The specific surface areas of the porous SnO2 with different shape are measured using BET method. The nitrogen physisorption isotherm exhibits a steep increase in the volume of adsorbed nitrogen, typical of pore condensation in mesoporous materials with uniform pore sizes (see Fig. 9). The BET specific surface areas of these three samples are measured to be 22.62 m2 g-1, 82.67 m2 g-1 and 66.43 m2 g-1 for samples A1-350, A2-350 and A3-350, respectively. The BJH pore diameter distribution plots of the as-obtained SnO2 products show peak at 7.15, 6.43, and 7.63 nm confirming a high degree of uniformity of the pores. Moreover, the capillary condensation step is very sharp, also indicates a narrow distribution of mesopores size. Figure 11 is the cyclic voltammetry (CV) of SnO2 electrode in 1 M KCl at the scan rate of 5 and 10 mVs-1 (the voltage windows used for the three samples are from -0.6 V to -0.35 V). Figure 11 presents that all the samples show a current response like roughly rectangular mirror images with respect to the zero-current line without obvious redox peaks, which is characteristic of ideal capacitive behavior [32]. More detail works are still under progress.

 

Figure 10 N<sub>2</sub> adsorption–desorption isotherms of samples A1-350 (a), A2-350 (b), and A3-350 (c). The inset is the corresponding pore size distributions.

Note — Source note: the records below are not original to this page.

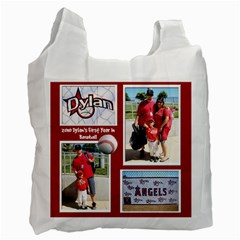 2010 Dylans First Baseball By Barbara   Recycle Bag (two Side)   I1l71wdju90j   Www Artscow Com Front
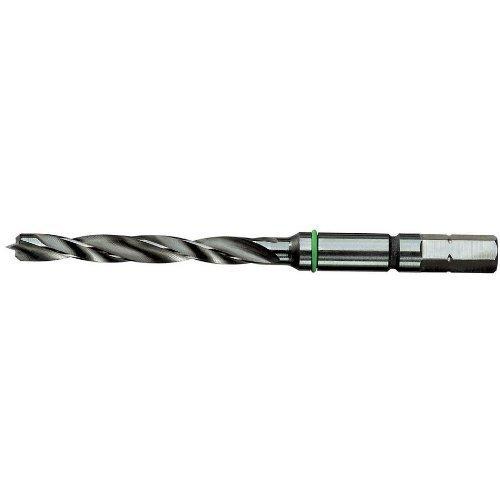 Festool 492515 Centrotec HSS Brad-Point Drill Bit, 6mm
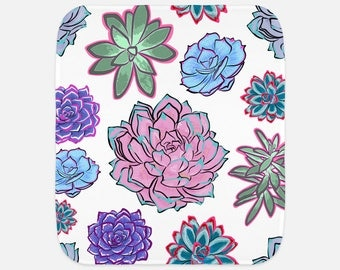 """Gorgeous Succulent Illustrations - 12""""x16"""" Baby Burp Cloth - Baby Gift - Newborn Gift"""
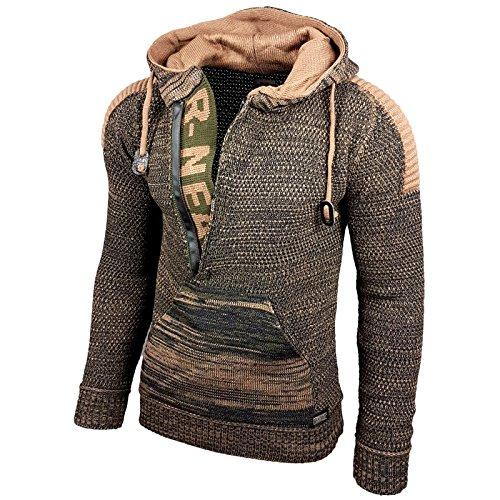 Baxboy Kapuzenjacke Herren Winter Top Kapuzenpullover Reißverschluss Pulli Sweatshirt Jacke RN-13277 Neu, Größe:2XL, Farbe:13290-1 Khaki/Camel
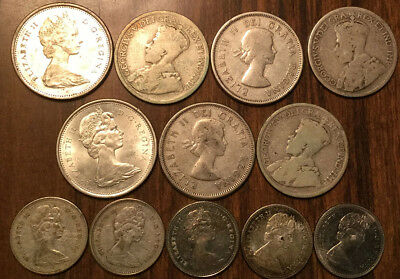 Lot Of Silver Canada 25 Cents And 10 Cents Quarters And Dimes 12 Coins Total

Figure 10 N2 adsorption–desorption isotherms of samples A1-350 (a), A2-350 (b), and A3-350 (c). The inset is the corresponding pore size distributions.

 

Figure 11 Cyclic voltammograms of samples A1-350 (a), A2-350 (b), and A3-350 (c) in a 1 M KCl aqueous electrolyte at a scan rate of 5 and 10 mV s-1. The voltage window used for samples are from -0.6V to -0.35 V.

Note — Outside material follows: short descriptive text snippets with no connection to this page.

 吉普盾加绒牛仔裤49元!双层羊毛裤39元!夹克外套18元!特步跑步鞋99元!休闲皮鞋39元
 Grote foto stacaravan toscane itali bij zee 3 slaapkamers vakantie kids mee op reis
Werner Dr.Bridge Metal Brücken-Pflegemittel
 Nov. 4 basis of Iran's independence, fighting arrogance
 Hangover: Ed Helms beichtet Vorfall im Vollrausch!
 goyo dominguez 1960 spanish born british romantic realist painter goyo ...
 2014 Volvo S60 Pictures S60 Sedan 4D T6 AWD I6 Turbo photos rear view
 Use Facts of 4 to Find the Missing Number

Figure 11 Cyclic voltammograms of samples A1-350 (a), A2-350 (b), and A3-350 (c) in a 1 M KCl aqueous electrolyte at a scan rate of 5 and 10 mV s-1. The voltage window used for samples are from -0.6V to -0.35 V.

 

Figure12 shows the PL spectra of the as-prepared SnO2 nanostructures measured at room temperature and excited at 325 nm. The fluorescence spectra show two high-energy emission peaks at 357 and 397 nm and five weak low-energy emission peaks at 439.9, 450.6, 468.7, 483, and 492 nm. The low-energy yellow emission is believed to result from crystal defects or defect levels associated with oxygen vacancies, or tin interstitials formed during the growth. The high-energy emission cannot be assigned to the direct recombination of a conduction electron in the Sn 4p band and a hole in the O 2p valence band because of the excitation and emission are both lower than the band gap of SnO2 sample (Eg=3.85 eV). Generally, the origin of the PL emission is mainly based on the electron transfer made by lattice defects and oxygen vacancies and the emission wavelength of the oxide material depends mainly on the particle’s shape, size, and excitation wavelength [33]. The origin of the UV peak may relate to structure defects or nanocrystal grains. In the present work, the PL curves are hardly changes for these three samples, probably resulting from the similar synthetic procedure. These as-obtained porous SnO2 nanostructures may have a large number of defects, vacancies of oxygen, and local lattice disorder at the interface, interior and exterior surfaces.

 

Figure 12 Room-temperature PL spectra of samples A1-350 (a), A2-350 (b), and A3-350 (c). PL spectrum was obtained with an excitation wavelength of 325nm measured at room temperature.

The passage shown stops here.